**ABOUT THIS EXERCISE:**
From the entries below, return only the lines starting at the one that contains "Indoor mixing bowl" and ending at the one that contains "Daisy Home Çok", exactly as they stand.

**DATA SHOWN:**
★ ★ ★ ★

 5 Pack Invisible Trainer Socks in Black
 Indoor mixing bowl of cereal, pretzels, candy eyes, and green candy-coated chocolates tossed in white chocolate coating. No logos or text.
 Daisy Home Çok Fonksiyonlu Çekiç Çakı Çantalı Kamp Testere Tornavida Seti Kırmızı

★ ★ ★ ★

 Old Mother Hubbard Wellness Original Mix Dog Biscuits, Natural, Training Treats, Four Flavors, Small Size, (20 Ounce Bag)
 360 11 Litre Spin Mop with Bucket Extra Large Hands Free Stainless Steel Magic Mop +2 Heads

★ ★ ★ ★

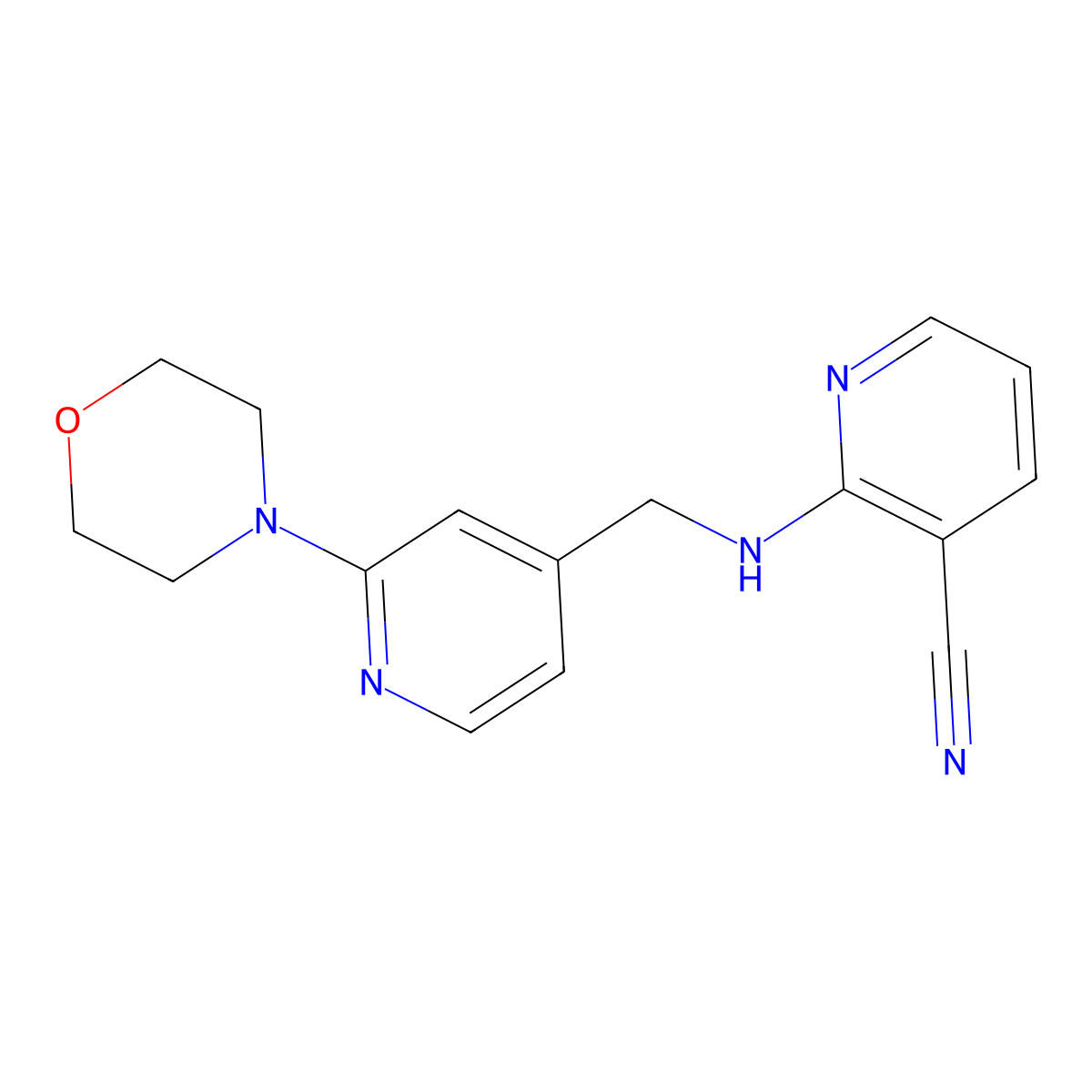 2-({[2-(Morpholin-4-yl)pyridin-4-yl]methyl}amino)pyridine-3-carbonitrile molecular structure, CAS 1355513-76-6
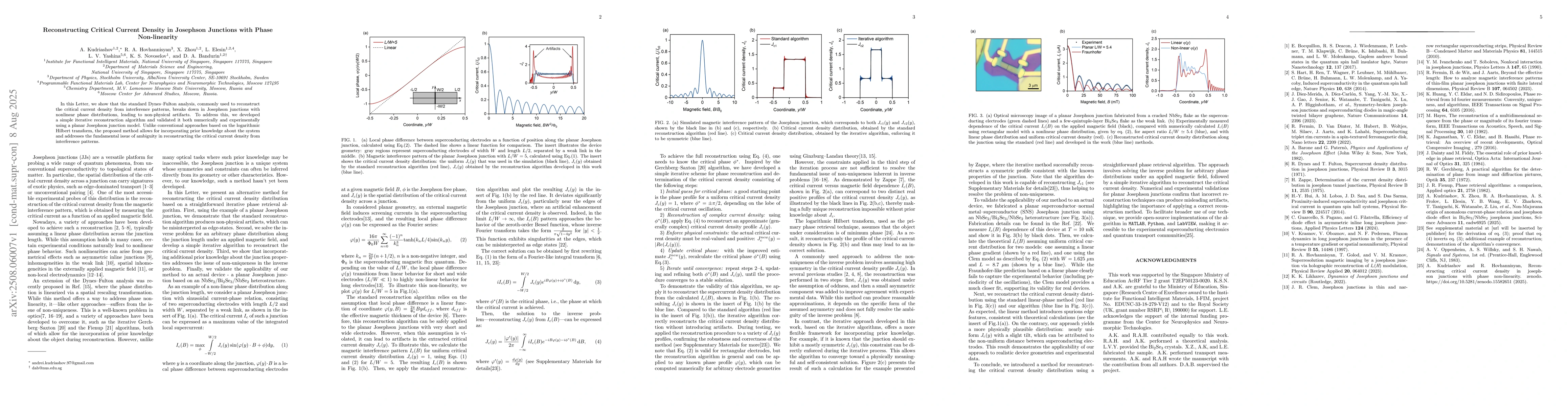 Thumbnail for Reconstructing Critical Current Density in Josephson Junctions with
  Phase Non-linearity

★ ★ ★ ★

**WRITTEN REPLY:**
 Indoor mixing bowl of cereal, pretzels, candy eyes, and green candy-coated chocolates tossed in white chocolate coating. No logos or text.
 Daisy Home Çok Fonksiyonlu Çekiç Çakı Çantalı Kamp Testere Tornavida Seti Kırmızı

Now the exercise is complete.